Selected extract:
------------------------

In which the TARDIS materialises on the dusty plains of Troy. Unfortunately for him, its arrival distracts Trojan warrior Hector and he is killed by his Greek opponent, Achilles. Hector was the son of the Trojan King, Priam. The Doctor emerges from the ship and Achilles takes him to be the god Zeus, disguised as a beggar. He takes him to the Greek camp, meeting Odysseus on the way. He is not quite so believing as Achilles and thinks the Doctor a spy. Steven follows and is captured by Odysseus. The Doctor pretends not to know him, and to save him from execution claims he will strike him down with a thunderbolt tomorrow back at his "blue temple". However, Odysseus reports that this has vanished.
The TARDIS has been taken into the besieged city. Priam's daughter, the prophetess Cassandra, has had a vision that a gift to the city will spell its doom - and thinks this may be it. She orders it burned. Vicki emerges and is believed to have come from the gods. Cassandra thinks her a rival prophetess, but Priam and his son Paris are smitten with her. The King renames her "Cressida".
The Doctor is given two days to come up with a plan to break the siege. He is reluctant to use Steven's suggestion of the wooden horse - believing it an invention of Homer's. Paris (reluctantly) wants to fight Achilles in revenge for the death of his brother. Steven goes instead, pretending to be the Greek warrior Diomede, hoping to be taken prisoner and thus find a way of rescuing Vicki. When she recognises him, both are assumed to be spies and locked up. In the cells, Vicki is visited by Priam's third son, Troilus, who has fallen in love with her.
This four part story was written by Donald Cotton and broadcast between 16th October and 6th November, 1965. It marks the debut of new producer John Wiles and another shake-up for the TARDIS crew. Maureen O'Brien departs, and Adrienne Hill (Katarina) joins the line-up.
The story no longer exists, other than its soundtrack.
These changes rattled the insecure William Hartnell, as he lost the last connection with the original production team. His first co-stars had gone, and now his producer, as well as O'Brien who had helped him get through the last period of change. Hartnell and Purves were both very unhappy at the way O'Brien had been informed of her departure. She had returned from an expensive holiday to discover she had only another 8 episodes of regular work.
Hartnell and Wiles never saw eye to eye. Firmly established in the role, Hartnell was becoming increasingly vocal about how he thought the programme should be made. Story editor Donald Tosh would spend the next few months having to mediate between producer and star.

------------------------

Task item:
Translate this sentence from the Troy story summary into Spanish: "The TARDIS has been taken into the besieged city."

------------------------

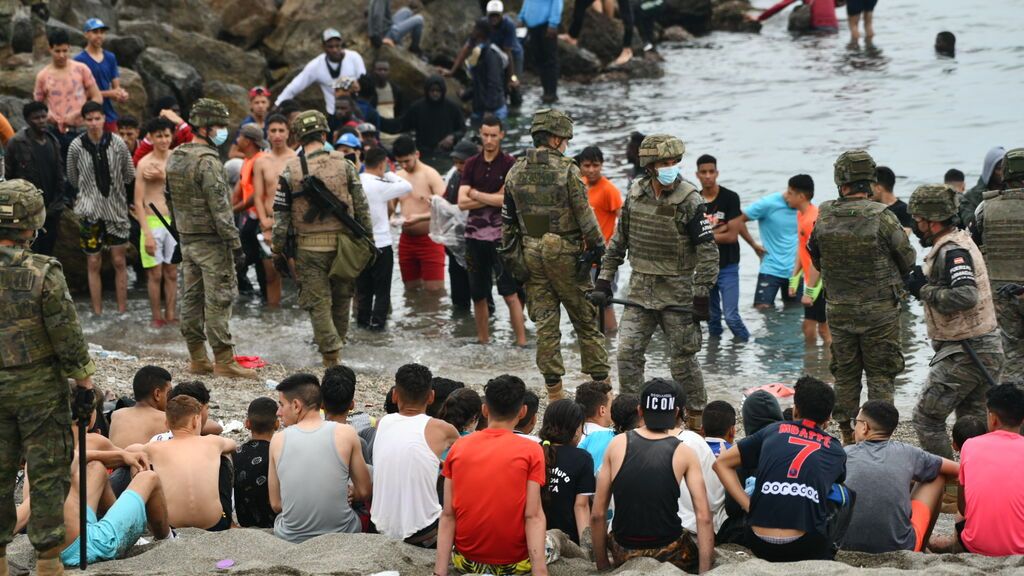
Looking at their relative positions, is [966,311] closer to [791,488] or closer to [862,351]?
[862,351]

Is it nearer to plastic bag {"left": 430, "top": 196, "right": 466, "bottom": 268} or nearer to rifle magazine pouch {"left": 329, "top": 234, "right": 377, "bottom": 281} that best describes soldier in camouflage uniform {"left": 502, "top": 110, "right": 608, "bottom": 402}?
rifle magazine pouch {"left": 329, "top": 234, "right": 377, "bottom": 281}

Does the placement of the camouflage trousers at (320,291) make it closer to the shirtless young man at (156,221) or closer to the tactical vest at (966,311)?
the shirtless young man at (156,221)

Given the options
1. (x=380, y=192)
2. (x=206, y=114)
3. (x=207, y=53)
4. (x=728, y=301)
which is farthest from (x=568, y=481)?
(x=207, y=53)

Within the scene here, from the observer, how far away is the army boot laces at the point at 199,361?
10953mm

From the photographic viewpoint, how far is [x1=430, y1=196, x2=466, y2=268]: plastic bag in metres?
12.5

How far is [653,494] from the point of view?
6336 millimetres

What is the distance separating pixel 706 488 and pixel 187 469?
9.00 ft

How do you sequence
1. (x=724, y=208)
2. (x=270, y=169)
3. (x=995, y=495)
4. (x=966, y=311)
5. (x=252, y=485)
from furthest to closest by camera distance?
(x=270, y=169)
(x=724, y=208)
(x=966, y=311)
(x=252, y=485)
(x=995, y=495)

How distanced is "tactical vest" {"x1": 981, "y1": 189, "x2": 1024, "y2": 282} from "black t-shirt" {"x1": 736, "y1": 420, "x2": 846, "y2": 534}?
319 cm

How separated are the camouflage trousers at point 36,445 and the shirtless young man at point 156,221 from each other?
18.6ft

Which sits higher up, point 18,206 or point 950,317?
point 18,206

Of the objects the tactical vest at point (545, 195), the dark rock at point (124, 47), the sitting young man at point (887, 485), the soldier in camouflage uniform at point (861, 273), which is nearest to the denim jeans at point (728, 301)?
the tactical vest at point (545, 195)

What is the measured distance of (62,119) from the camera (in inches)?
560

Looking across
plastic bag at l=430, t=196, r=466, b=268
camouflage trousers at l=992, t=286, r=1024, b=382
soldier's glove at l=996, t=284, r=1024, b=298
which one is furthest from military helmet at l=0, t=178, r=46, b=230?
plastic bag at l=430, t=196, r=466, b=268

------------------------

Result of this task:
La TARDIS ha sido llevada a la ciudad sitiada.